** Opening DATA UNDER STUDY block **

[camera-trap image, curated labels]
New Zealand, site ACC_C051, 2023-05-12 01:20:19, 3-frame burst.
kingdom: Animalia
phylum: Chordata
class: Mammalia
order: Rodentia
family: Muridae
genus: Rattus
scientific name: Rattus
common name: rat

** Closing DATA UNDER STUDY block **
** Opening DATA UNDER STUDY block **

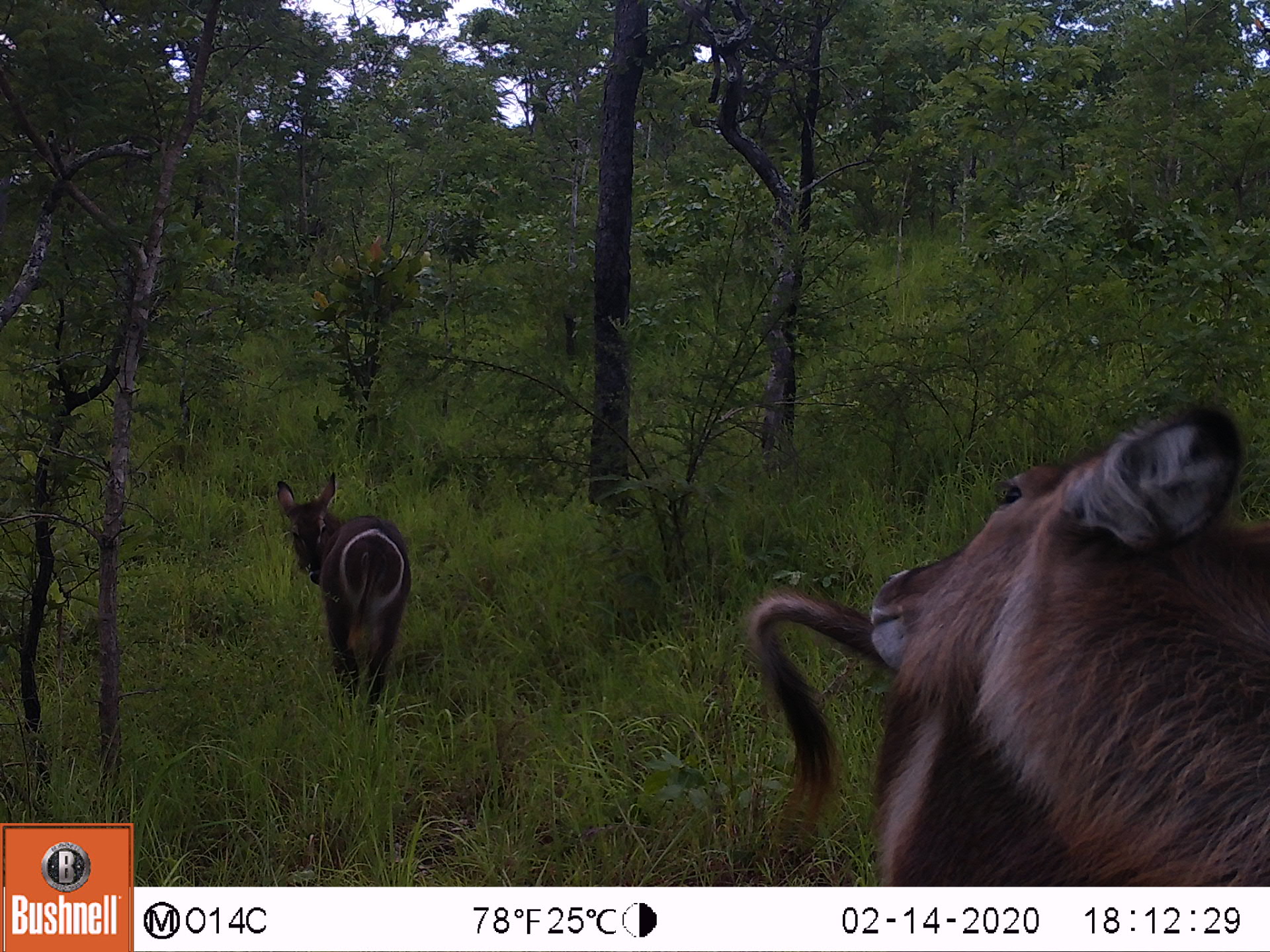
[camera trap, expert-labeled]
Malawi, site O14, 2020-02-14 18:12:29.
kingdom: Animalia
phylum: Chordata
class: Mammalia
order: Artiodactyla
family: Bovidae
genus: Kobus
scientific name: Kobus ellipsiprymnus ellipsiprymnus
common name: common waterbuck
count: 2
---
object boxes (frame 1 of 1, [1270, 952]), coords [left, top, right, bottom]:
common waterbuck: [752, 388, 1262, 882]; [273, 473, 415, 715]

** Closing DATA UNDER STUDY block **

## WHAT THE TASK REQUIRES
Please return every line of the records above that contains the word "trap".

## RESPONSE TO THIS TASK
[camera-trap image, curated labels]
[camera trap, expert-labeled]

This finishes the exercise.